Other varied references to access as basic connectivity included:
"Internet access from home: To reach the Internet the user needs service from 1) a communications company (i.e., a telephone, cable television, or wireless company)"Internet access from home: To reach the Internet the user needs service from 1) a communications company (i.e., a telephone, cable television, or wireless company) providing a transport service to physically transmit data to and from the consumer's home and 2) an ISP [Internet Service Provider] providing access to the Internet" (65).
"80 percent of Americans access the Internet through dial-up service," and "Internet access is more frequently occurring outside the home, at such locations [defined] as work, school, public libraries, community centers, someone else's house, and somewhere else" (20).
"Americans bought home computers and hooked them up to the Internet at a remarkable rate between December 1998 and August 2000. Virtually every group has participated in the sharp upward trend of Americans connecting their homes to the Internet" (66).
"Interactive health communication (IHC): the interaction of an individual — consumer, patient, caregiver, or professional — with or through an electronic device or communication technology to access or transmit health information, or to receive or provide guidance and support on a health-related issue" (19).
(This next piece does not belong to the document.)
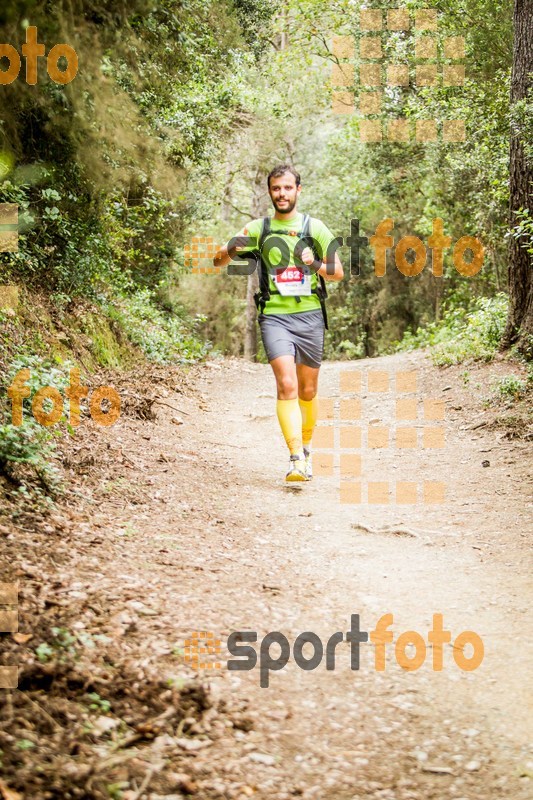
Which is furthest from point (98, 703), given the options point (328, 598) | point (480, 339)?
point (480, 339)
The majority of sources in the academic literature also describe Web or Internet access as opening, using, or getting to content, documents, and applications and collecting data (31,36,37,48,67–110). This description is necessarily broad and encompasses a variety of types of access and types of content accessed. General examples include access to patient/medical records and clinical information (111–125); a variety of online databases (126–148), including blood bank (149) and sperm bank (150) information; teaching and education syllabi (151,152); other computer systems (153,154), such as libraries (155); continuously acquired physiological patient data (156) or real-time diagnoses (157) by physicians; medical expertise (88,158,159); online patient decision-support tool (160); specific, sometimes difficult-to-find populations (75); and populations for online surveys (161).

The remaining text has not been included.